Stated exercise: Put each nonblank line of the rows below into a Markdown table with two columns, Number and Line. Number the lines in order and skip the blank ones.

>> BEGIN Dataset

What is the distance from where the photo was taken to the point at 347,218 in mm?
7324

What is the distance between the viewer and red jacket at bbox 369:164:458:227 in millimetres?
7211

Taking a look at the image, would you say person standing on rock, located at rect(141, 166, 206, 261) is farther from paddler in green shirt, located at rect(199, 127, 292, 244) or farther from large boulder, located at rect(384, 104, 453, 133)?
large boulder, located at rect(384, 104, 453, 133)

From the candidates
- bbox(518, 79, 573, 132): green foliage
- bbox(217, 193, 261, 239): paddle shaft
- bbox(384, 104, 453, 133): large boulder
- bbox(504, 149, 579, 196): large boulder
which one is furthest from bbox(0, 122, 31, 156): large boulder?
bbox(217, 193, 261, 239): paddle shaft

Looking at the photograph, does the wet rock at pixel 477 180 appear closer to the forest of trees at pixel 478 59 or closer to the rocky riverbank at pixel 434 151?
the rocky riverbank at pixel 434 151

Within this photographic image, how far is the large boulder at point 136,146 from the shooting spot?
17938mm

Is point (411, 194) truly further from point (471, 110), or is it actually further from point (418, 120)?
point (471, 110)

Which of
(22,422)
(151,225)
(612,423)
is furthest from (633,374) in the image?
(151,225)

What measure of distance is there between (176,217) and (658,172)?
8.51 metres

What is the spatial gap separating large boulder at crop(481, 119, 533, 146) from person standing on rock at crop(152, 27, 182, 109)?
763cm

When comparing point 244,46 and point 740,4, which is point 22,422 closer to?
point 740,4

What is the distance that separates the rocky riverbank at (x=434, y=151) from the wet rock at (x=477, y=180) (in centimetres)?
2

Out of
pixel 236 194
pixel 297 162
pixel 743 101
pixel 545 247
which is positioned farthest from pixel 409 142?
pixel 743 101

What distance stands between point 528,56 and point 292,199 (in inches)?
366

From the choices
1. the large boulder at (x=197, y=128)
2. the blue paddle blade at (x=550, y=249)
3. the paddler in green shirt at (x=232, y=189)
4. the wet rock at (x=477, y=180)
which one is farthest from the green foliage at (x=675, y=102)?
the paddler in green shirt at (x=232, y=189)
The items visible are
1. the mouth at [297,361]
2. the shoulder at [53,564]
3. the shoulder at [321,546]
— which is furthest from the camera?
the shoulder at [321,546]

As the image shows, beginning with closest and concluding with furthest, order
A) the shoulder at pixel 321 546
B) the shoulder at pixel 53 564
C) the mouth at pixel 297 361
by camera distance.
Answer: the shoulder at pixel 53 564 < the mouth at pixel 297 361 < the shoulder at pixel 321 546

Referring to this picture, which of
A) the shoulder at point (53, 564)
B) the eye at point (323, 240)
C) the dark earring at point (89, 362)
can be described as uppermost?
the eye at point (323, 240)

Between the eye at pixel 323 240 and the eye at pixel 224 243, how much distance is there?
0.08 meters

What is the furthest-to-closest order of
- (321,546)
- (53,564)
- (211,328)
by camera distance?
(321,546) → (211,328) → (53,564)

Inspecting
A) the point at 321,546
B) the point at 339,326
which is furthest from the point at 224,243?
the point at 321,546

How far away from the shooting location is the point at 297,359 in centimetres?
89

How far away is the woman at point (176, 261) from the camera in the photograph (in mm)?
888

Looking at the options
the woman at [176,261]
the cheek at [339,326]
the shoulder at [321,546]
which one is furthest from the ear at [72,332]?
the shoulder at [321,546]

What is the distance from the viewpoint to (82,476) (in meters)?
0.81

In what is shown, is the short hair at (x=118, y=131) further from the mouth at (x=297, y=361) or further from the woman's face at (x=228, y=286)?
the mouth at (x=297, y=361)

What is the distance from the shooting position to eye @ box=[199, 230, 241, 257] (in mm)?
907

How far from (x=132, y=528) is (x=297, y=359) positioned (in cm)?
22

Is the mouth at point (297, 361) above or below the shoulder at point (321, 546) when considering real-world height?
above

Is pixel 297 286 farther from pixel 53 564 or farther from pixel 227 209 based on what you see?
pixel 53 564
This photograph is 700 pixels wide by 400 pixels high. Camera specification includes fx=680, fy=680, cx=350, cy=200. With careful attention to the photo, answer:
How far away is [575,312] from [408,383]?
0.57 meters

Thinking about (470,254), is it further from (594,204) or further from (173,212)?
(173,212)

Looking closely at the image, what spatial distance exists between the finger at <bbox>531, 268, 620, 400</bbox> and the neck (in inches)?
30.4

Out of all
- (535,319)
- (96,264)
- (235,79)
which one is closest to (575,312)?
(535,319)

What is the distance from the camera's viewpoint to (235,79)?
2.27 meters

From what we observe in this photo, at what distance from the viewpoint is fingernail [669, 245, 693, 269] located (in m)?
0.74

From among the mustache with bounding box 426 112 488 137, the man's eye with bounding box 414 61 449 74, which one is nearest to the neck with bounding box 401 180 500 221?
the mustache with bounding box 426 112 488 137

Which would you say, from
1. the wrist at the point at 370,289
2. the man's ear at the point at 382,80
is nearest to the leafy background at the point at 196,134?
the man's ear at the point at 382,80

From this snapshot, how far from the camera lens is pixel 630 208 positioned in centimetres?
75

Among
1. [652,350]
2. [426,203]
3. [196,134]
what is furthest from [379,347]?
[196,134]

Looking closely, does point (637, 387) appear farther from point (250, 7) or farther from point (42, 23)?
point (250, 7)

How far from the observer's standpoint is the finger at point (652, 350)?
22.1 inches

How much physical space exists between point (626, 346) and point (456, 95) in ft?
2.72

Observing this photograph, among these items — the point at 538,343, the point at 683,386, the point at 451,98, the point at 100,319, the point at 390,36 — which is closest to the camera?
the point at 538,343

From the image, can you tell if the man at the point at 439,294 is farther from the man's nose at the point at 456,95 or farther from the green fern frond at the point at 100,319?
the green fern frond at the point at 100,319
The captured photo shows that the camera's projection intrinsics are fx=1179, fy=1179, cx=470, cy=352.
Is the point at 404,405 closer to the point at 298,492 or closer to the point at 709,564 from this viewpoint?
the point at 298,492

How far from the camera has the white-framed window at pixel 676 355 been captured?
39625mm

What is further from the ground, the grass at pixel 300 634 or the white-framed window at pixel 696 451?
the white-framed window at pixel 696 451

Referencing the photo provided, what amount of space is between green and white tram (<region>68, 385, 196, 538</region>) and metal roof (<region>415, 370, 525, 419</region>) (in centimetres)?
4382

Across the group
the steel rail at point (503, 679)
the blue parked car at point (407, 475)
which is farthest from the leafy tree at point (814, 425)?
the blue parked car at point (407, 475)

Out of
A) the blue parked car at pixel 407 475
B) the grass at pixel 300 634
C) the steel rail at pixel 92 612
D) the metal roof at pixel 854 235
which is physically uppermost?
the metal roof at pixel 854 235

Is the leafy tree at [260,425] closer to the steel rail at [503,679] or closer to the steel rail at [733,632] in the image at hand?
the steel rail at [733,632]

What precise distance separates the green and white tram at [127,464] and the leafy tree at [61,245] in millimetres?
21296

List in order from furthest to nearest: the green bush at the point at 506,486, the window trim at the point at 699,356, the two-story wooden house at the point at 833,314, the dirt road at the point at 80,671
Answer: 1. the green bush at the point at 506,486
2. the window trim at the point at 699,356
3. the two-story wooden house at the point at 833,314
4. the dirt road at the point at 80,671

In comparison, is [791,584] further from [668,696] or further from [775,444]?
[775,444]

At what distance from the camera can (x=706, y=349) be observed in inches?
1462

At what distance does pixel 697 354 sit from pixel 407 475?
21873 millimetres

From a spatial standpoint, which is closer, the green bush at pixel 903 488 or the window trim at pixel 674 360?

>> END Dataset

Reply:
| Number | Line |
|---|---|
| 1 | What is the distance from where the photo was taken to the point at 347,218 in mm? |
| 2 | 7324 |
| 3 | What is the distance between the viewer and red jacket at bbox 369:164:458:227 in millimetres? |
| 4 | 7211 |
| 5 | Taking a look at the image, would you say person standing on rock, located at rect(141, 166, 206, 261) is farther from paddler in green shirt, located at rect(199, 127, 292, 244) or farther from large boulder, located at rect(384, 104, 453, 133)? |
| 6 | large boulder, located at rect(384, 104, 453, 133) |
| 7 | From the candidates |
| 8 | - bbox(518, 79, 573, 132): green foliage |
| 9 | - bbox(217, 193, 261, 239): paddle shaft |
| 10 | - bbox(384, 104, 453, 133): large boulder |
| 11 | - bbox(504, 149, 579, 196): large boulder |
| 12 | which one is furthest from bbox(0, 122, 31, 156): large boulder? |
| 13 | bbox(217, 193, 261, 239): paddle shaft |
| 14 | Looking at the photograph, does the wet rock at pixel 477 180 appear closer to the forest of trees at pixel 478 59 or closer to the rocky riverbank at pixel 434 151? |
| 15 | the rocky riverbank at pixel 434 151 |
| 16 | Within this photographic image, how far is the large boulder at point 136,146 from the shooting spot? |
| 17 | 17938mm |
| 18 | Is point (411, 194) truly further from point (471, 110), or is it actually further from point (418, 120)? |
| 19 | point (471, 110) |
| 20 | Which of |
| 21 | (22,422) |
| 22 | (151,225) |
| 23 | (612,423) |
| 24 | is furthest from (633,374) in the image? |
| 25 | (151,225) |
| 26 | What measure of distance is there between (176,217) and (658,172)? |
| 27 | 8.51 metres |
| 28 | What is the spatial gap separating large boulder at crop(481, 119, 533, 146) from person standing on rock at crop(152, 27, 182, 109)? |
| 29 | 763cm |
| 30 | When comparing point 244,46 and point 740,4, which is point 22,422 closer to? |
| 31 | point 740,4 |
| 32 | What is the distance that separates the rocky riverbank at (x=434, y=151) from the wet rock at (x=477, y=180) (in centimetres)? |
| 33 | 2 |
| 34 | Out of |
| 35 | pixel 236 194 |
| 36 | pixel 297 162 |
| 37 | pixel 743 101 |
| 38 | pixel 545 247 |
| 39 | which is positioned farthest from pixel 409 142? |
| 40 | pixel 743 101 |
| 41 | What distance stands between point 528,56 and point 292,199 (in inches)? |
| 42 | 366 |
| 43 | From the choices |
| 44 | 1. the large boulder at (x=197, y=128) |
| 45 | 2. the blue paddle blade at (x=550, y=249) |
| 46 | 3. the paddler in green shirt at (x=232, y=189) |
| 47 | 4. the wet rock at (x=477, y=180) |
| 48 | which one is farthest from the green foliage at (x=675, y=102)? |
| 49 | the paddler in green shirt at (x=232, y=189) |
| 50 | The items visible are |
| 51 | 1. the mouth at [297,361] |
| 52 | 2. the shoulder at [53,564] |
| 53 | 3. the shoulder at [321,546] |
| 54 | — which is furthest from the camera? |
| 55 | the shoulder at [321,546] |
| 56 | As the image shows, beginning with closest and concluding with furthest, order |
| 57 | A) the shoulder at pixel 321 546 |
| 58 | B) the shoulder at pixel 53 564 |
| 59 | C) the mouth at pixel 297 361 |
| 60 | by camera distance. |
| 61 | Answer: the shoulder at pixel 53 564 < the mouth at pixel 297 361 < the shoulder at pixel 321 546 |
| 62 | Referring to this picture, which of |
| 63 | A) the shoulder at point (53, 564) |
| 64 | B) the eye at point (323, 240) |
| 65 | C) the dark earring at point (89, 362) |
| 66 | can be described as uppermost? |
| 67 | the eye at point (323, 240) |
| 68 | Between the eye at pixel 323 240 and the eye at pixel 224 243, how much distance is there? |
| 69 | 0.08 meters |
| 70 | What is the furthest-to-closest order of |
| 71 | - (321,546) |
| 72 | - (53,564) |
| 73 | - (211,328) |
| 74 | by camera distance? |
| 75 | (321,546) → (211,328) → (53,564) |
| 76 | Inspecting |
| 77 | A) the point at 321,546 |
| 78 | B) the point at 339,326 |
| 79 | which is furthest from the point at 224,243? |
| 80 | the point at 321,546 |
| 81 | How far away from the shooting location is the point at 297,359 in centimetres? |
| 82 | 89 |
| 83 | How far away is the woman at point (176, 261) from the camera in the photograph (in mm)? |
| 84 | 888 |
| 85 | Looking at the options |
| 86 | the woman at [176,261] |
| 87 | the cheek at [339,326] |
| 88 | the shoulder at [321,546] |
| 89 | which one is furthest from the ear at [72,332]? |
| 90 | the shoulder at [321,546] |
| 91 | What is the distance from the viewpoint to (82,476) (in meters)? |
| 92 | 0.81 |
| 93 | In what is shown, is the short hair at (x=118, y=131) further from the mouth at (x=297, y=361) or further from the woman's face at (x=228, y=286)? |
| 94 | the mouth at (x=297, y=361) |
| 95 | What is the distance from the shooting position to eye @ box=[199, 230, 241, 257] (in mm)? |
| 96 | 907 |
| 97 | How far from (x=132, y=528) is (x=297, y=359) positioned (in cm)? |
| 98 | 22 |
| 99 | Is the mouth at point (297, 361) above or below the shoulder at point (321, 546) when considering real-world height? |
| 100 | above |
| 101 | Is pixel 297 286 farther from pixel 53 564 or farther from pixel 227 209 based on what you see? |
| 102 | pixel 53 564 |
| 103 | This photograph is 700 pixels wide by 400 pixels high. Camera specification includes fx=680, fy=680, cx=350, cy=200. With careful attention to the photo, answer: |
| 104 | How far away is [575,312] from [408,383]? |
| 105 | 0.57 meters |
| 106 | Thinking about (470,254), is it further from (594,204) or further from (173,212)? |
| 107 | (173,212) |
| 108 | Looking closely at the image, what spatial distance exists between the finger at <bbox>531, 268, 620, 400</bbox> and the neck (in inches)? |
| 109 | 30.4 |
| 110 | Out of all |
| 111 | - (535,319) |
| 112 | - (96,264) |
| 113 | - (235,79) |
| 114 | which one is closest to (575,312)? |
| 115 | (535,319) |
| 116 | What is the distance from the camera's viewpoint to (235,79)? |
| 117 | 2.27 meters |
| 118 | From what we observe in this photo, at what distance from the viewpoint is fingernail [669, 245, 693, 269] located (in m)? |
| 119 | 0.74 |
| 120 | From among the mustache with bounding box 426 112 488 137, the man's eye with bounding box 414 61 449 74, which one is nearest to the neck with bounding box 401 180 500 221? |
| 121 | the mustache with bounding box 426 112 488 137 |
| 122 | Which would you say, from |
| 123 | 1. the wrist at the point at 370,289 |
| 124 | 2. the man's ear at the point at 382,80 |
| 125 | is nearest to the leafy background at the point at 196,134? |
| 126 | the man's ear at the point at 382,80 |
| 127 | From this snapshot, how far from the camera lens is pixel 630 208 positioned in centimetres? |
| 128 | 75 |
| 129 | Among |
| 130 | 1. [652,350] |
| 131 | 2. [426,203] |
| 132 | 3. [196,134] |
| 133 | what is furthest from [379,347]? |
| 134 | [196,134] |
| 135 | Looking closely, does point (637, 387) appear farther from point (250, 7) or farther from point (42, 23)? |
| 136 | point (250, 7) |
| 137 | How far from the observer's standpoint is the finger at point (652, 350)? |
| 138 | 22.1 inches |
| 139 | How much physical space exists between point (626, 346) and point (456, 95) in ft? |
| 140 | 2.72 |
| 141 | Observing this photograph, among these items — the point at 538,343, the point at 683,386, the point at 451,98, the point at 100,319, the point at 390,36 — which is closest to the camera? |
| 142 | the point at 538,343 |
| 143 | From the image, can you tell if the man at the point at 439,294 is farther from the man's nose at the point at 456,95 or farther from the green fern frond at the point at 100,319? |
| 144 | the green fern frond at the point at 100,319 |
| 145 | The captured photo shows that the camera's projection intrinsics are fx=1179, fy=1179, cx=470, cy=352. |
| 146 | Is the point at 404,405 closer to the point at 298,492 or closer to the point at 709,564 from this viewpoint? |
| 147 | the point at 298,492 |
| 148 | How far from the camera has the white-framed window at pixel 676 355 been captured? |
| 149 | 39625mm |
| 150 | What is further from the ground, the grass at pixel 300 634 or the white-framed window at pixel 696 451? |
| 151 | the white-framed window at pixel 696 451 |
| 152 | Referencing the photo provided, what amount of space is between green and white tram (<region>68, 385, 196, 538</region>) and metal roof (<region>415, 370, 525, 419</region>) (in centimetres)? |
| 153 | 4382 |
| 154 | Across the group |
| 155 | the steel rail at point (503, 679) |
| 156 | the blue parked car at point (407, 475) |
| 157 | which is farthest from the leafy tree at point (814, 425)? |
| 158 | the blue parked car at point (407, 475) |
| 159 | Out of |
| 160 | A) the blue parked car at pixel 407 475 |
| 161 | B) the grass at pixel 300 634 |
| 162 | C) the steel rail at pixel 92 612 |
| 163 | D) the metal roof at pixel 854 235 |
| 164 | which is physically uppermost? |
| 165 | the metal roof at pixel 854 235 |
| 166 | Is the leafy tree at [260,425] closer to the steel rail at [503,679] or closer to the steel rail at [733,632] in the image at hand? |
| 167 | the steel rail at [733,632] |
| 168 | What precise distance separates the green and white tram at [127,464] and the leafy tree at [61,245] in millimetres? |
| 169 | 21296 |
| 170 | List in order from furthest to nearest: the green bush at the point at 506,486, the window trim at the point at 699,356, the two-story wooden house at the point at 833,314, the dirt road at the point at 80,671 |
| 171 | Answer: 1. the green bush at the point at 506,486 |
| 172 | 2. the window trim at the point at 699,356 |
| 173 | 3. the two-story wooden house at the point at 833,314 |
| 174 | 4. the dirt road at the point at 80,671 |
| 175 | In comparison, is [791,584] further from [668,696] or further from [775,444]? |
| 176 | [775,444] |
| 177 | At what distance from the camera can (x=706, y=349) be observed in inches? |
| 178 | 1462 |
| 179 | At what distance does pixel 697 354 sit from pixel 407 475? |
| 180 | 21873 millimetres |
| 181 | From a spatial standpoint, which is closer, the green bush at pixel 903 488 or the window trim at pixel 674 360? |